Foto von aufgeschlagenen Büchern

Predigt über 1. Mose 8,22

Superintendent Dr. Helmut Kirschstein

19.10.2008 Rundfunk-Gottesdienst zum "Männersonntag"

Hier die Predigt hören

Anmerkung: Die von Herrn Kirschstein verfassten Dialoge wurden von Männern des Norder "Männerkreises Ludgeri" gesprochen.

 

 

DIALOG I

 

ZEITUNGSMELDUNGEN:

„Das Wetter spielt verrückt – oder sind es die Menschen?“

A      Hast Du das gelesen? Hier, im OSTFRIESISCHEN KURIER. [ Zeitungsrascheln ]

B      Nee, lies doch mal vor!

A     „Norderneyer Wetterwarte stellt Rekord fest – Klimawandel: Noch nie war der Monat August so nass wie in diesem Jahr“. Dabei reichen die Wetterbeobachtungen auf Norderney über 100 Jahre zurück...

B      Überrascht Dich dieser traurige Rekord? Dazu brauch ich keine Zeitung, das hab ich auch so gemerkt: So einen verregneten „Hochsommer“ habe ich noch nicht erlebt! Mensch, wir sind doch regelrecht abgesoffen, und das gleich ein paarmal: Erst zu Hause der Keller, dann mit den Kindern beim Camping...

A      Aber hier steht auch was zu den Temperaturen: Die Wetterwarte Norderney kann belegen, wie stark die Temperatur gestiegen ist – die mittlere Temperatur seit 1895: Die lag damals bei 7,5 Grad. Und jetzt rate mal, wieviel höher die jetzt ist: die mittlere Jahrestemperatur 2008.

B      Keine Ahnung. Aber wenn Du schon so fragst: Ein halbes Grad höher? Das wäre schon viel. Oder – ein ganzes Grad höher?
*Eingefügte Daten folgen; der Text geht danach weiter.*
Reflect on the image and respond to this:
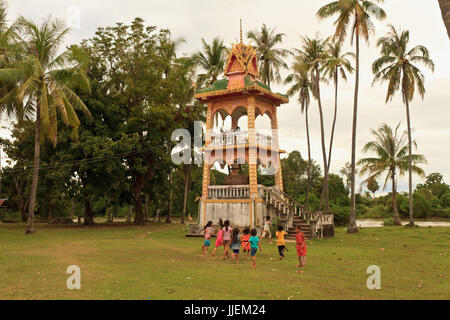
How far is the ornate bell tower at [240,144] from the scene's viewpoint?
23.3 m

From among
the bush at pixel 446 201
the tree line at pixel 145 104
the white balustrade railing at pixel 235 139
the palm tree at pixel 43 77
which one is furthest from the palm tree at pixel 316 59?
the bush at pixel 446 201

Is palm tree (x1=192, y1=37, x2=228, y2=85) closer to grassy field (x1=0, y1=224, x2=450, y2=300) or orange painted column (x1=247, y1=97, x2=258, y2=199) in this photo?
orange painted column (x1=247, y1=97, x2=258, y2=199)

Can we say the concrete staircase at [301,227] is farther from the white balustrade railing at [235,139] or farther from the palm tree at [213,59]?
the palm tree at [213,59]

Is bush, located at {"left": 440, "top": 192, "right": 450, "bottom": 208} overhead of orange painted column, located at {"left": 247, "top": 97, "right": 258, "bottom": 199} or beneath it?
beneath

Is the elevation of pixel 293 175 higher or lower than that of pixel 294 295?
higher

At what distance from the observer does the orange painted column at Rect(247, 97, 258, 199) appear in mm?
23125

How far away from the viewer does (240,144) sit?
2417 centimetres

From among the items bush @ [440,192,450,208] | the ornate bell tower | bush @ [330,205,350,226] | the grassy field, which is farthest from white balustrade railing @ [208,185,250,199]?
bush @ [440,192,450,208]

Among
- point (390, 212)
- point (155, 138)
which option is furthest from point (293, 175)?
point (155, 138)

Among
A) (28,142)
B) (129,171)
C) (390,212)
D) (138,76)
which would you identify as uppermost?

A      Halt Dich fest: Drei Grad höher! Statt 7,5 Grad liegt die durchschnittliche Jahrestemperatur jetzt bei 10,5 Grad.

B     Wahnsinn! Aber wenn ich an das letzte Jahr zurückdenke –

A      Genau, der April, weißt Du noch, da konnten wir meinen Geburtstag draußen feiern – das war der „wärmste, trockenreichste und sonnenreichste Monat April“ seit Menschengedenken. Steht hier auch.
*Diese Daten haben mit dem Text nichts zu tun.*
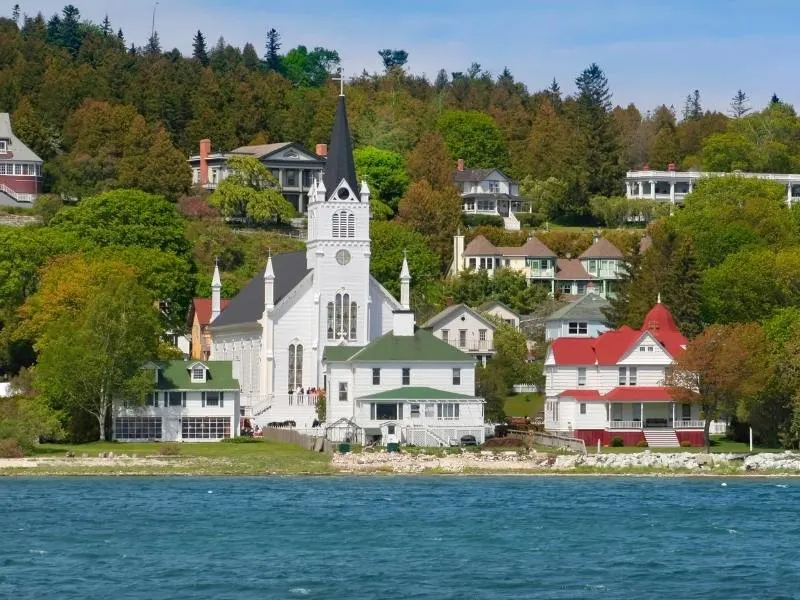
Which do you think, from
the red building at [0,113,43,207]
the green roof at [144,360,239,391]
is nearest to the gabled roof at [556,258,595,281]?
the red building at [0,113,43,207]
B      Hochsommer im April, Sintflut im August. Und Schnee wird für unsere Kinder in Ostfriesland zum Fremdwort. Das Wetter spielt verrückt.

A     Das Wetter? Ich glaube eher, die Menschheit auf diesem Globus spielt verrückt! Ich hab´ das Gefühl: Unsere Generation verzockt alles, was sich über Jahrmillionen in der Natur aufgebaut hat. Die tropischen Regenwälder werden abgeholzt – immer mehr Autos, Kraftwerke und Industrieanlagen treiben den CO2-Ausstoß ins Gigantische – gegen das Ozonloch wird nichts unternommen – da ist der Treibhauseffekt doch die logische Folge, das kann ich Dir als Ingenieur ausrechnen!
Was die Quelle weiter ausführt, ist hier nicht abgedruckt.